Berlin (dpa/bb) – Berlins früherer Kultursenator Joe Chialo (CDU) hat seine Aussage im Untersuchungsausschuss zur sogenannten Fördermittelaffäre verweigern dürfen. Das hat das Landgericht Berlin entschieden, wie eine Sprecherin auf Anfrage mitteilte. Mit Beschluss vom 11. September wies das Gericht den Antrag des U-Ausschusses des Berliner Abgeordnetenhauses zurück, gegen Chialo ein Ordnungsgeld von 2.000 Euro zu verhängen.
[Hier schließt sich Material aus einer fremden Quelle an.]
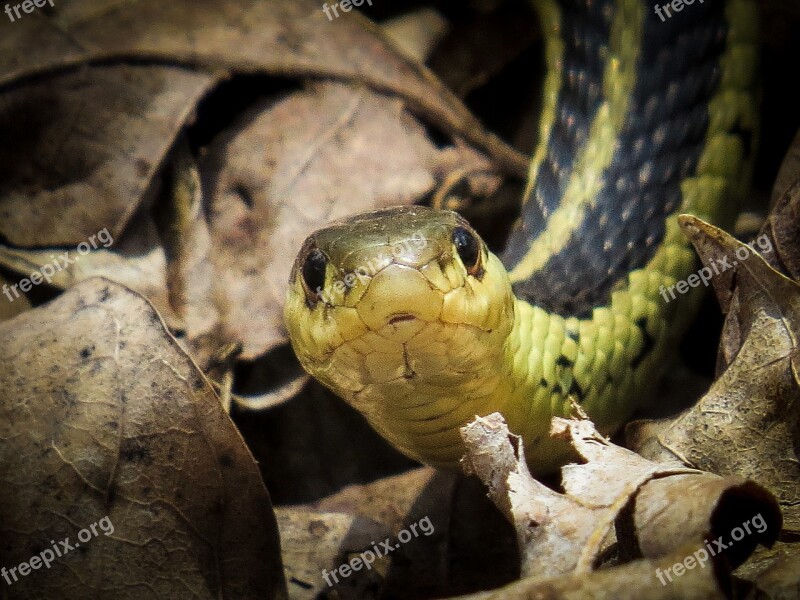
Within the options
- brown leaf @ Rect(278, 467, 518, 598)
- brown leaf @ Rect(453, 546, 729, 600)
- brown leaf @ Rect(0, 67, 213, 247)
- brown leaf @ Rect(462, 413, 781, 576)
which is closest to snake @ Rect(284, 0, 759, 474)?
brown leaf @ Rect(278, 467, 518, 598)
Das Gericht folgte damit der Argumentation Chialos und seiner Anwälte. Der frühere Senator habe sich zu Recht auf ein Auskunftsverweigerungsrecht berufen, entschied die zuständige Kammer. Durch die Antwort hätte er sich der Haushaltsuntreue belasten können, hieß es unter anderem.
Chialo war Mitte Juni in Begleitung seiner Anwälte vor dem Gremium erschienen und hatte gleich zu Beginn erklärt, auf Anraten seines Rechtsbeistands keine Fragen beantworten zu wollen. «Zu Antisemitismus kann man nicht schweigen, das ist eine politische Verpflichtung, zu der ich immer gestanden habe und stehen werde. Etwas anderes war meine Rolle als betroffener Zeuge vor dem Untersuchungsausschuss», teilte der Ex-Senator nun über seinen Anwalt mit.
Rechnungshof: «Evident rechtswidrig»
Der Ausschuss war auf Antrag von Grünen und Linken im Dezember 2025 eingesetzt worden, um die Vorgänge rund um die Förderung von Initiativen gegen Antisemitismus unter die Lupe zu nehmen. Zuvor hatte der Landesrechnungshof die Förderung von 13 Projekten mit zusammen 2,6 Millionen Euro in einem Prüfbericht als «evident rechtswidrig» bezeichnet. Projekte seien willkürlich ausgesucht, nicht richtig überprüft und ohne Förderkriterien finanziell unterstützt worden.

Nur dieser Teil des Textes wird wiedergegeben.